Carlos “Chacho” Ramírez is president of the COTAS water committee in Ascensión, a border municipality that includes Palomas and three new Mennonite colonias.
“There is no life without water,” he says, “and the frightening reality here is that we don’t know how much longer our groundwater will last.” Given the rapid drop in the water table, as much as six meters (almost 20 feet) annually in areas around the Mennonite settlements, Ramírez says he wouldn’t be surprised if the intensely exploited aquifer ran dry in five years.
This vast border municipio (county) of Ascensión is emblematic of the water crisis facing most of Mexico’s north, including the states of Sonora, Coahuila, Zacatecas, Durango and Chihuahua—and by extension into the border states of Arizona, New Mexico and west Texas.
“The problem, of course,” says Ramírez, “is the increasing lack of water—both in the form of surface flows and groundwater, and realistically there is nothing to stave off the crisis, only mitigate it perhaps as part of a new survival strategy.”
The severity of the water crisis in Ascensión is directly related to the proliferation of deep wells for irrigated agriculture. Back in 1979 the federal government declared that Ascensión was already unsustainably exploited—meaning that the annual recharge didn’t compensate for the annual exploitation of groundwater.
At that time, this vast border municipality had some 350 wells. Today, the area has an estimated 1,750 wells. And the depths of the new wells are at least 400-500 feet, according to Ramírez, while the average well depth was only 80 feet 35 years ago.

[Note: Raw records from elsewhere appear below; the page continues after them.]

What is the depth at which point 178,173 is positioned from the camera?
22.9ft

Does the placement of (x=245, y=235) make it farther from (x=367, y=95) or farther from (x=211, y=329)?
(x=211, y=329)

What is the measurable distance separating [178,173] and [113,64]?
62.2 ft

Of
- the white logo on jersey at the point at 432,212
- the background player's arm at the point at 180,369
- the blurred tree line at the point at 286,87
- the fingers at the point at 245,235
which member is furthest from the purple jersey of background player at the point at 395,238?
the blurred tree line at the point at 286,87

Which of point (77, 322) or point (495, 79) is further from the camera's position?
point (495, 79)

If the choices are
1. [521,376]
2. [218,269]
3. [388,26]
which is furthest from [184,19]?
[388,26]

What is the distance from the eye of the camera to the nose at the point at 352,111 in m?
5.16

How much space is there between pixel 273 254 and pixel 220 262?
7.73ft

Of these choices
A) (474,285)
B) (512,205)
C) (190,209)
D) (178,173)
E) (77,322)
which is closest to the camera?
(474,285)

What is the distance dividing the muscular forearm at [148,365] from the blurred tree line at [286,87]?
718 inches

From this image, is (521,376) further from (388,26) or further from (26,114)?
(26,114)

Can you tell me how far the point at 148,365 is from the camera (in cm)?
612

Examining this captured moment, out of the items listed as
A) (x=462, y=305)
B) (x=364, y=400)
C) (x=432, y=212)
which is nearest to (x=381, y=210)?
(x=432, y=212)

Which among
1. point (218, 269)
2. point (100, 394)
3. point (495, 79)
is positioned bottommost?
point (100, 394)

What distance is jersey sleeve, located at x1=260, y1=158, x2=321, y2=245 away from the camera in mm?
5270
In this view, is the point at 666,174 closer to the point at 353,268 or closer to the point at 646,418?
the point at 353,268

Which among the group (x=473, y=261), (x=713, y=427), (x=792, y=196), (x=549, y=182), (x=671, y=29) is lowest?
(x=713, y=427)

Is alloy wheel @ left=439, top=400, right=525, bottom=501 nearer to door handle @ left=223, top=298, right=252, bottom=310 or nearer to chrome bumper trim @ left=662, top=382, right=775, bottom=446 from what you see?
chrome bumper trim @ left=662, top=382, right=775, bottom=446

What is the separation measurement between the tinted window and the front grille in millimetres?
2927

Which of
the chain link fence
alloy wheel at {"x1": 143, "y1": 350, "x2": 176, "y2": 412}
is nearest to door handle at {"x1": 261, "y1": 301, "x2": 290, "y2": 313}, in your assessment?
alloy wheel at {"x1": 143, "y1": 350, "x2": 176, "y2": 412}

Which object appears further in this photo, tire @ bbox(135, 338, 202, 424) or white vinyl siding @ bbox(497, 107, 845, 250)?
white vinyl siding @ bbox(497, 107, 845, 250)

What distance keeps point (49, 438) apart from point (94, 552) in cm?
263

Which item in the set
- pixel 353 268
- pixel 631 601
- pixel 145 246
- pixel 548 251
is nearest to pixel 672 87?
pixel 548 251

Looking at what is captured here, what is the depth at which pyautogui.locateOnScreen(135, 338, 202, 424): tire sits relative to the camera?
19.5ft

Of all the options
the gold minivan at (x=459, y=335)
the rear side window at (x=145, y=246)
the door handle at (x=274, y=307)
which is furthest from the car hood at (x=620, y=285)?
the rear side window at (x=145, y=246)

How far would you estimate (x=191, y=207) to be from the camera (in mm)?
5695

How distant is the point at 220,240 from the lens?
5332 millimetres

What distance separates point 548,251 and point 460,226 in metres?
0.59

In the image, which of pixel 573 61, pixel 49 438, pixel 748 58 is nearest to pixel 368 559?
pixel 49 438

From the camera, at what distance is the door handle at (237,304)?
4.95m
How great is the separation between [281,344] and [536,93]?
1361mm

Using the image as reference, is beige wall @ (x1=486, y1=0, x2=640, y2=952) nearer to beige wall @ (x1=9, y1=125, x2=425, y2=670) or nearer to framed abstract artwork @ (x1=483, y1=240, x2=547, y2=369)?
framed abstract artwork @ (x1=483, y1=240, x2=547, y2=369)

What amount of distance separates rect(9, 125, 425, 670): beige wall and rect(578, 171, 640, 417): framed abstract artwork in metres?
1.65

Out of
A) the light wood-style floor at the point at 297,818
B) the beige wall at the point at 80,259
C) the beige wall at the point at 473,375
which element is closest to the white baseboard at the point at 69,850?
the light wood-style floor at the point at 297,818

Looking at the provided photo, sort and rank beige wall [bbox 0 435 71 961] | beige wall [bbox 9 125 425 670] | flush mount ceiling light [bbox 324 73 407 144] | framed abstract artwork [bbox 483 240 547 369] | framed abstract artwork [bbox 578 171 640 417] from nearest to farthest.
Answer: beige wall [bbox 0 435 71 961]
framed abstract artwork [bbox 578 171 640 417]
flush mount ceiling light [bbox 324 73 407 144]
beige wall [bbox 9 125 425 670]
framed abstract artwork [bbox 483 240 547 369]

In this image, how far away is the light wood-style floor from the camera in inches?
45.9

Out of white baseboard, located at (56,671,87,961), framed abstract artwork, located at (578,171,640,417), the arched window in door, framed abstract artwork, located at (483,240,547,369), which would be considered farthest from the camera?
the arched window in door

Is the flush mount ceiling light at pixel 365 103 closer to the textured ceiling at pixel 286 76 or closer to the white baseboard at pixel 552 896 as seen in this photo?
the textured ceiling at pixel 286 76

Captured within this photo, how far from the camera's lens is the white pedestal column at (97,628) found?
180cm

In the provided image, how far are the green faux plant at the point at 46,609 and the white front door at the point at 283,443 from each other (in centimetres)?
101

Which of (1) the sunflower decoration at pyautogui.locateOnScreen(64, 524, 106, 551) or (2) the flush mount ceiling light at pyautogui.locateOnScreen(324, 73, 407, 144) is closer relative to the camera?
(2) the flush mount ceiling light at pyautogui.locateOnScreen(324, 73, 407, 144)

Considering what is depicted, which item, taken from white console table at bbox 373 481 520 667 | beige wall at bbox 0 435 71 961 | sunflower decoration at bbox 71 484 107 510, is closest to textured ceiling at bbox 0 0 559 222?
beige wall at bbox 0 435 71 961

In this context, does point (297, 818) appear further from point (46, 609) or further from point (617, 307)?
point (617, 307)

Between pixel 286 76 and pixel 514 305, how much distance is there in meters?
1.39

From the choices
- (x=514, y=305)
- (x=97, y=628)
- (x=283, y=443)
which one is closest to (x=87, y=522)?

According to the Mexican federal government, the aquifer beneath Ascensión is one of the 15 in Chihuahua that is dangerously overexploited. It is only a matter of time—most close observers estimate 5-10 years—before it will be completely drained of accumulated water reserves.
The drug-war crisis in Chihuahua seems likely to be overshadowed in the near future by the escalating water crisis and accompanying water wars.

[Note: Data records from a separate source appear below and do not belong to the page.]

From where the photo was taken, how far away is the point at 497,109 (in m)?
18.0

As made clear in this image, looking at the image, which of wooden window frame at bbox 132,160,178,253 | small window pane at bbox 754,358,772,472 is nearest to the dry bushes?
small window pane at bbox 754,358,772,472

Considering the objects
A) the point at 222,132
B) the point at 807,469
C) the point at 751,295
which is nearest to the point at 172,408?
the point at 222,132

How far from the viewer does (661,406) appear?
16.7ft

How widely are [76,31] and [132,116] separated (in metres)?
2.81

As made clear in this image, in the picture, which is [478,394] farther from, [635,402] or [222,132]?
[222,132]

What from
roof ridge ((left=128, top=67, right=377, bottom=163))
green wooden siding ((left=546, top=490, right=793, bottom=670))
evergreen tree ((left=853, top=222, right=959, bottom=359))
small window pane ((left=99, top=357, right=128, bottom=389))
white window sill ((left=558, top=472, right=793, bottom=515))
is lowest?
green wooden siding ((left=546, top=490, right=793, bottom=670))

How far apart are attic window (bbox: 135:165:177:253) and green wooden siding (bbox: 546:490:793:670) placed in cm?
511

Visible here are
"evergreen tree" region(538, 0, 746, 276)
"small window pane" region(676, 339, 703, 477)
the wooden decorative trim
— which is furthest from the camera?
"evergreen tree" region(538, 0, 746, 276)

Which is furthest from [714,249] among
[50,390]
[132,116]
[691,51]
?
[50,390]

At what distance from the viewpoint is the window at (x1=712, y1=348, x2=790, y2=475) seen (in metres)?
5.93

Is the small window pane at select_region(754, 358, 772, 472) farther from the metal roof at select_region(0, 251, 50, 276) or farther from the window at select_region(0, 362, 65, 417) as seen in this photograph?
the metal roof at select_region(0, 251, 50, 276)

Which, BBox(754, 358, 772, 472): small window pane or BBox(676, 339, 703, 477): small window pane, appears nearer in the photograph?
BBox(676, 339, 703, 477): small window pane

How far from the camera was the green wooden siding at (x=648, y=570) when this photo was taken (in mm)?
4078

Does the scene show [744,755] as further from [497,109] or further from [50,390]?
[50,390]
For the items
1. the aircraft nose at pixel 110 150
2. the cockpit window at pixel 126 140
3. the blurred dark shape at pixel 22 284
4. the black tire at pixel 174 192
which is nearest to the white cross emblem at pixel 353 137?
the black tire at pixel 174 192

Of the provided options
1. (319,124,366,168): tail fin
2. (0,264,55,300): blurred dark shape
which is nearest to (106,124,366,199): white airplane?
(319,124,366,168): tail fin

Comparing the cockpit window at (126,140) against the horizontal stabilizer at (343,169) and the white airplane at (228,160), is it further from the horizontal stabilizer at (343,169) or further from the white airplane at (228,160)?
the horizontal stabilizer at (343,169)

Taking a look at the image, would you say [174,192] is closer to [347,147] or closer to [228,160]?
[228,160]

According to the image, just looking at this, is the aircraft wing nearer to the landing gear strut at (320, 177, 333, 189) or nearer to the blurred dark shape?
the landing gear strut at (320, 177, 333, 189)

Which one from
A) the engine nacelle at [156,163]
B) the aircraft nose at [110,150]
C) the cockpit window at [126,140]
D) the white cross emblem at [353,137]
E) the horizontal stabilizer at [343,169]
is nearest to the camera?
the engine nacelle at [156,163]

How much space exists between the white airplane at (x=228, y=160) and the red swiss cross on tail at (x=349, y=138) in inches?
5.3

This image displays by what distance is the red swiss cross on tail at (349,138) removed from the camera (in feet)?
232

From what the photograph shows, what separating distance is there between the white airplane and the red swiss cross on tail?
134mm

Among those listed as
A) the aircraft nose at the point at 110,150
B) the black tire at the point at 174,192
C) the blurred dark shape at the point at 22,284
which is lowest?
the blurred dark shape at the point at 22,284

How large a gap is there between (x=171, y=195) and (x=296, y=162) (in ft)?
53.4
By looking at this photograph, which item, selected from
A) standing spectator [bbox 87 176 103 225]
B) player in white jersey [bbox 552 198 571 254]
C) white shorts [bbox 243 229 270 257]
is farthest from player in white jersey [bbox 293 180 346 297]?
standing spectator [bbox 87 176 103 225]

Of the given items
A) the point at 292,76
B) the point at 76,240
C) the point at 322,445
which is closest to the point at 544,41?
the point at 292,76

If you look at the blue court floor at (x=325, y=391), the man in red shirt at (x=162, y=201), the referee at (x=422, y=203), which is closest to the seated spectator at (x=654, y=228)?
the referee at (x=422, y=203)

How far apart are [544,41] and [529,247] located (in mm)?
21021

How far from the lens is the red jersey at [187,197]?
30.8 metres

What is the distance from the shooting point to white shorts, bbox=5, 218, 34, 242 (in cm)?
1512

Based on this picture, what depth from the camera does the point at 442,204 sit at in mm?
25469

Most everyone bemoans the increasingly arid environment, echoing the common observation that never before have they seen such an intense drought: “Not in my life.” “Never before in our history.” “The mountains no longer bring the rain, and the land is dead.” Over and over I have heard these and similar laments.
In his 2011 book A Great Aridness, author William deBuys contends that the North American Southwest—which he defines as including northwestern Mexico—promises to be the “center stage for the continent’s drama of climate change.” Most models of the impact of climate change predict that this transborder Southwest “will outstrip other regions in both the rate and the amount of change,” observes deBuys.

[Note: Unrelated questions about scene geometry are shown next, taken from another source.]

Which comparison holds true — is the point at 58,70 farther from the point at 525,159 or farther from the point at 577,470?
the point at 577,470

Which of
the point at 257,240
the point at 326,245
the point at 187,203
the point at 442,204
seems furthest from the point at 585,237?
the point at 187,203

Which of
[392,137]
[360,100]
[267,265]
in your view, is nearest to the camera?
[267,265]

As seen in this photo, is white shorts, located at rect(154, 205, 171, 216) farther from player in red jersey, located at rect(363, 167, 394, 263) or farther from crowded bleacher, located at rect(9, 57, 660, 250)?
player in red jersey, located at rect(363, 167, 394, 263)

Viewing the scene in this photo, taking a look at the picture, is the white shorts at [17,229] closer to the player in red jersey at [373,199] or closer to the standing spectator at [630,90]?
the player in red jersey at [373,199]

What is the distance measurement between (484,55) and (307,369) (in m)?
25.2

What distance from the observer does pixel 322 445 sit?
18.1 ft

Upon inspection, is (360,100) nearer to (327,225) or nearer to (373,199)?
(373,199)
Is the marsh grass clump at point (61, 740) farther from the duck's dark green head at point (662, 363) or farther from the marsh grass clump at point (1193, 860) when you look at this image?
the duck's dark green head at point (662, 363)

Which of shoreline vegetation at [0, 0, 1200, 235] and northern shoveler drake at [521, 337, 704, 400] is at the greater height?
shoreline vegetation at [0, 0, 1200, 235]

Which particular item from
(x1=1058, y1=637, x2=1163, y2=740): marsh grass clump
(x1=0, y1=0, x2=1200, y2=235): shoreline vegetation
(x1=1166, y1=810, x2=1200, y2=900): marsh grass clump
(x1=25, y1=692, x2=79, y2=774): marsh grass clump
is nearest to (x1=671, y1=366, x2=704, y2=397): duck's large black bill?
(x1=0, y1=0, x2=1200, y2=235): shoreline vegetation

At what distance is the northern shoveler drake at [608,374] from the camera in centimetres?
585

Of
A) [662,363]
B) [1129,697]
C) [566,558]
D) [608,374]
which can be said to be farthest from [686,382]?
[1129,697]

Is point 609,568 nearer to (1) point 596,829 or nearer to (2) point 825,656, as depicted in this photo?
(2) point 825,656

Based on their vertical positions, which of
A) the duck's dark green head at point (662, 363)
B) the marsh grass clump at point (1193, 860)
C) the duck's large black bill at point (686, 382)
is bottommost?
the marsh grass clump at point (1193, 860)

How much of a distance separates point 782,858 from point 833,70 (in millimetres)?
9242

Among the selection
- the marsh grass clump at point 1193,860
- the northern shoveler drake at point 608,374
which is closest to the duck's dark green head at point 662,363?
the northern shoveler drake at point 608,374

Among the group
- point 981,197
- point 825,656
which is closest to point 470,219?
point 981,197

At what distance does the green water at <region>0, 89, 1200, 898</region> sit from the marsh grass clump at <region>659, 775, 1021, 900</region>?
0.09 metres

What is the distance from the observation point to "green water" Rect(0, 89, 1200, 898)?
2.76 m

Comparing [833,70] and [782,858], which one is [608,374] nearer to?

Although human-induced climate change is a widely accepted fact in Chihuahua, there are exceptions. Chatting with a Mennonite farmer in the new border colonia of El Berrendo, before crossing into the New Mexico Bootheel at the Antelope Wells port-of-entry, the lifelong farmer, one of the founders of the new colony, explained, when asked about his views about God, the natural world and climate change: “We don’t know about the sun. We don’t know about the moon. We don’t know about the water beneath us. These are the things of God, and we are only here to use these natural resources the best we can to be productive.”
Like so many other close observers of rural development and environmental conditions in Chihuahua, however, Martín Solís is preoccupied by the frightening acceleration of the region’s crisis. “The future of Chihuahua is at risk,” he said. “Rural Chihuahua especially is threatened, and in as few as five years the rural economy—ranching and farming—might shut down if we don’t do something now.”
Wherever one travels—through the heart of the great desert, past the parched and rapidly disappearing grasslands, into the sierra, and off the traffic corridors into the colonias of the capital city and Juárez—life in Chihuahua is threatened.
The essential aridness that has defined the region—giving rise to the Páquime civilization a thousand years ago and birthing the Mexican Revolution a hundred years ago—is threatened by a still greater aridness that is marked by higher temperatures, more severe droughts, and rapidly depleting aquifers.